How to fit your data to distribution curve(bathtub curve) using python or R?

Question

I am new to Python and statistics. After exploring my car parking data I came up with below trend graph and I want design PDF function which will predict/generate a graph similar to that. My data has two columns "Hour" and "Number of Parking spaces" at that specific "Hour". I have got below graph by taking median number of spaces

Link to the data: https://docs.google.com/spreadsheets/d/1n_IP2IBCWOJuloEwl6fkSOAsZff8o_Nc75JUJrmspf0/edit?usp=sharing

Python code which I have tried:

import matplotlib.pyplot as plt
import scipy
import scipy.stats
import pandas as pd

size = 1368

df = pd.read_csv("D:\Data Analysis\Practicum\DCU car parking "
                 "data\distribution_creche_parking.csv")

y = df.loc[:, ['Spaces']].values
print y

x= df.loc[:, ['Hour']].values
print x

dist_names = ['gamma', 'beta', 'rayleigh', 'norm', 'pareto']

for dist_name in dist_names:
    dist = getattr(scipy.stats, dist_name)
    param = dist.fit(y)
    print param
    pdf_fitted = dist.pdf(x, *param[:-2], loc=param[-2], scale=param[-1]) * size
    plt.plot(pdf_fitted, label=dist_name)
    plt.xlim(0,23)
plt.legend(loc='upper right')
plt.show()

I tried to use Weibull distribution but my data contains 0 values.

Answer 1

A quick and dirty way would be to model the number of spaces taken at a particular hour as following a Binomial distribution, with $N$ parking spaces available.

Imagine that each hour follows a Binomial distribution independent of the others. Let $D$ be the number of observations you have of parking usage at a particular hour. Let $U_i, i=1,\ldots,D$ be the number of spaces used at observation $i$ of that hour. If you use a Beta prior on the proportion of parking spaces used the Bayesian posterior for the proportion used in that hour is:

$p \sim $ Beta($\alpha + \sum_{i=1}^D U_i$, $\beta + ND - \sum_{i=1}^D U_i$) = Beta($\hat \alpha, \hat \beta$)

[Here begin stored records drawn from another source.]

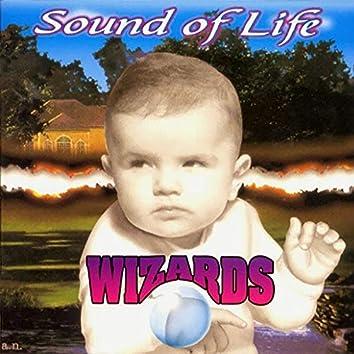 Sound of Life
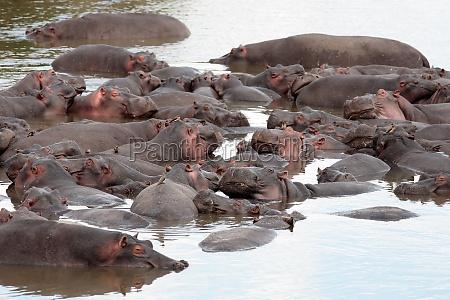 viaggio viaggiare mammifero kenia animali natura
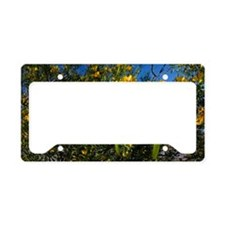 Sticky Cassia (Senna glutinos License Plate Holder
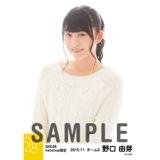 SKE48 2015年11月度net shop限定個別生写真 5枚セット 野口由芽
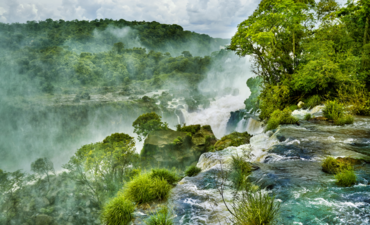 3 challenges — and opportunities — for businesses to help save tropical forests featured image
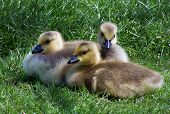 stock photo of baby goose  - three canadian geese babies - JPG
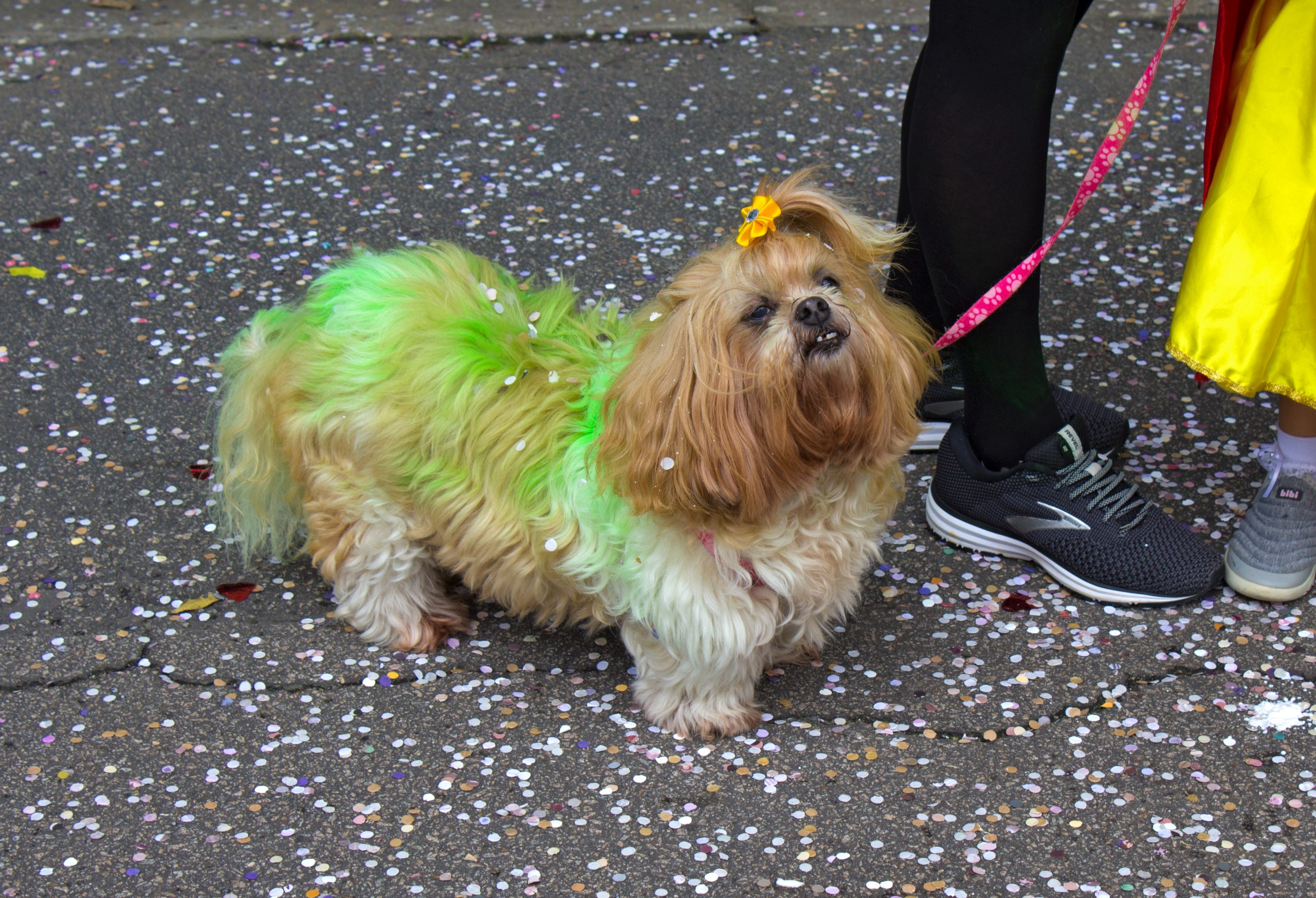 green dyed dog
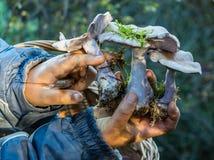三个lepista nuda蘑菇 免版税图库摄影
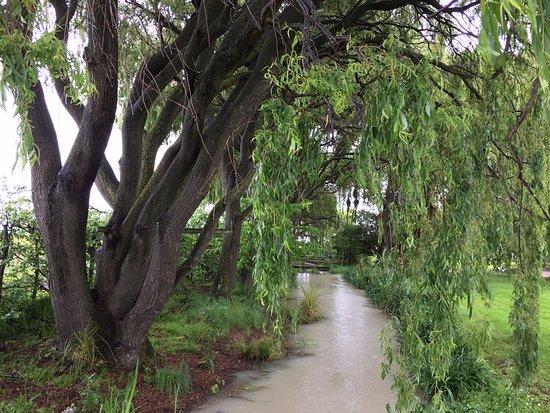 Renwick, Yeni Zelanda: At the Forrest winery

So this just involves counting up your data appropriately, $\alpha, \beta$ can be set to one for a uniform prior. If you take the means of the distribution of $p$ for each hour,

$\frac{\hat \alpha}{\hat \alpha+ \hat \beta}$

It should produce a graph similar to yours (perhaps upside down). You can use from scipy.stats import beta as spbeta to answer other questions about this distribution using parameters $\hat \alpha, \hat \beta$.

Reasons this is dirty are that the $p$ for each hour are clearly linked. If you have enough days worth of data this shouldn't matter too much. Also, factors like day of the week, season etc will have an effect. You can use Binomial GLM to extend the above approach and include such effects.